*Selected text*:

┌────────

Yes. I will do. The master decision is up there.

B
Brian Francis Dalton
Co

Is it. Okay. Yes, that masters decision has been appealed and it will be heard relatively soon.

Operator

Your next question comes from the line of Adrian Day from Adrian Day Asset Management.

A
Adrian Vincent Day
Chairman, President & Treasurer

Well, the last speaker took my standard question on the coal lawsuit. But let me also ask you, if I may, about the prospect generates the equity business, where you're doing a superb job. I've often said Chad should become a money manager, but -- you obviously had some sales, and I don't know if these were primarily based on -- were these selling? Can you tell us, were the selling an entire stake in specific companies? Or was it just trimming certain stakes? And then the second question on that prospect -- on that equity business would be, are you actively buying new stakes in smaller companies? Or are you just looking -- you got most of them through deals you did, but are you actively buying some in the market?

B
Brian Francis Dalton
Co

On the first part of the question, it hasn't been like sort of trimming across the whole portfolio. It has been pretty focused around a couple of names that might be a little less core for us just because we don't have, say, for example, an adjoining royalty interest or something. And it's using links as much as anything for us to boost in liquidity. That's as much as -- when you manage the size of the positions that we manage, that's a real big factor. So I'm not going to answer what the names are, but it's been fairly targeted. Yes, we are also in the market in certain cases adding to existing positions, adding other small positions here and there. But most of the ads, I guess, would be to names that we already hold and that we continue to have great faith in. And when we see market price -- market-based opportunity, we're active there. A few of these we're already filing on by virtue of the size of the position. So you probably see that we've added to pretty regularly, actually, to Origin. And we've added to Adventus, a little bit, during the quarter. So just incremental bits and pieces along the way here when we see real good opportunities in value.

Operator

And speakers, we don't have any questions over the floor. I would like to turn it back to Ms. Flora. Please continue.

F
Flora Wood

Thank you, Franzie. And really want to thank everybody for dialing in. Great set of questions, and we'll look forward to speaking to you again after year-end results.

B
Brian Francis Dalton
Co

Thanks, everyone.

B
Benjamin Gerard Lewis
Chief Financial Officer

Thank you.

Operator

And ladies and gentlemen, this concludes today's conference call. Thank you for your participation. You may now disconnect.

└────────

*Assignment A*: In the call transcript, Brian Francis Dalton says the equity sales centered on a couple of names. Explain why those names were chosen, using the reason he gives.
*Assignment B*: Using the call transcript, say whether each statement agrees with it: (i) the master decision has been appealed; (ii) Brian Francis Dalton named the companies whose stakes were sold; (iii) the company added to Adventus during the quarter. Answer yes or no for each, quoting the words of the transcript that decide it.

*Listed entries*:
┌────────

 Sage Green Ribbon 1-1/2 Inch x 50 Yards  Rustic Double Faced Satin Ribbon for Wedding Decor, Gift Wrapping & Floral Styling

└────────
┌────────

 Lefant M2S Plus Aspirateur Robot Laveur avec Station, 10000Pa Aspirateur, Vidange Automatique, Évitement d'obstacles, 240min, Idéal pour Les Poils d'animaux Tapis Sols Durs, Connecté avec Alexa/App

└────────

*Exercise result A*: Those names "might be a little less core" because the company doesn't have, for example, "an adjoining royalty interest" tied to them.

*Exercise result B*:
(i) Yes: "that masters decision has been appealed and it will be heard relatively soon."
(ii) No: "So I'm not going to answer what the names are"
(iii) Yes: "And we've added to Adventus, a little bit, during the quarter."